W pierwszej połowie to gospodarze więcej i szybciej biegali. Trochę to dziwne, bowiem OKS miał przed meczem tylko poniedziałek i wtorek wolny, bo w niedzielę grał mecz. Tymczasem Bron swoje spotkanie z Legią rozgrywała w piątek, miała dwa dni więcej na regenerację.
W 28 minucie doszło do kontrowerwsyjnej sytuacji. Dominik Dukalski przepychał się w polu karneym z naszymi obroncami, padł aktorsko na murawę i sędzia dał się nabrać i zagwizdał karnego. Szkoda, że bardzo słabo prowadzący te zawody sędzia z Siedllec nie widział dwóch ewidentnych rzutów karnych dla Broni. Rzadko nam się ostatnio zdarza narzekać na sędziów, ale pan Kamil Baranowski dopiero awansował do 3 ligi…i może to jeszcze za wcześnie.
Nie zmienia to faktu, że jeszcze przed przerwą świetne okazje mieli Damian Sałek i Mariusz Marczak. Z kolei po dośrodkowaniu Dominika Leśniewskiegto piłka przeszła wzdłuż linii bramkowej. Gdyby wpadło, to na drugą połowę drużyna wchodziłaby z innym nastawieniem.
W naszej relacji live pisaliśmy, że w 64 minucie Norbert Wnukowski popełnił babola. Po przeanalizowaniu tej akcji winny jest nie tylko bramkarz, ale cały blok defensywny, bo brakowało komunikacji i Dukalski drugi raz wykorzystał okazję.
Otwock nie był wybitną drużyną, ale można było odnieść wrażenie, że ten zespół chciał bardziej.
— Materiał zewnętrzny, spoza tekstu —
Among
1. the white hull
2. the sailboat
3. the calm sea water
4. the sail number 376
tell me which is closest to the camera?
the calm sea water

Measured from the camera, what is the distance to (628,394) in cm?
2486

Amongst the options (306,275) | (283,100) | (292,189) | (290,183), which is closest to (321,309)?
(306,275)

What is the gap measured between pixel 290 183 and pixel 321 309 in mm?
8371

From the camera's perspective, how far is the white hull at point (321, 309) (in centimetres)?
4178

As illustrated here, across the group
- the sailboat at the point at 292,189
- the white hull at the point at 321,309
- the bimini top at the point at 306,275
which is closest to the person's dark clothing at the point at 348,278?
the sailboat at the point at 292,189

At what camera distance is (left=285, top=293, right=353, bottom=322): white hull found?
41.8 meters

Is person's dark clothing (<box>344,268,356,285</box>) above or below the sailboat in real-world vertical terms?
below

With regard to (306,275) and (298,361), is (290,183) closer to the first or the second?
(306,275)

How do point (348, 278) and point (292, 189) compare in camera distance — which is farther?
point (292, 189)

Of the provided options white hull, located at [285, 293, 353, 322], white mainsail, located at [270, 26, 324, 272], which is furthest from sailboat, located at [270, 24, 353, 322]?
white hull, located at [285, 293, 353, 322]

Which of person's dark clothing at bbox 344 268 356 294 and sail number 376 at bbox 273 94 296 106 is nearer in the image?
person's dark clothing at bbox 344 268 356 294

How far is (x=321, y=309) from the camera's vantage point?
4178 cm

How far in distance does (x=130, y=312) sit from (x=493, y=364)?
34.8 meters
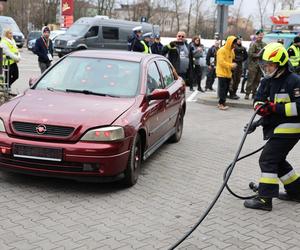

Był o tempo szybszy od Broni. Dopiero gol w 85 minucie Przemka Nogaja dodał wigoru naszej drużynie. W doliczonym czasie gry gospdoarze mieli kupę szczęścia, ale widać sprzyjało ono lepszym…skoro wygrali.
Nie ma już czasu na rozdrapywanie ran, bo przed Bronią dwa ciężkie derbowe pojedynki. Albo przegramy i na długie tygodnie będziemy ciągnąć się w dole tabeli, albo zdobędziemy 6 punktów i dobijemy do czołówki. To już zależy od piłkarzy.
Apel również do kibiców. – Nie odwracajcie się od drużyny w tym momencie, bo jesteście zespołowi bardzo potrzebni. Właście w dwóch najlliższych meczach kibice mogą być 12 zawodnikiem.
Widzimy się w sobotę o godz. 19 na meczu z Pilicą Białobrzegi.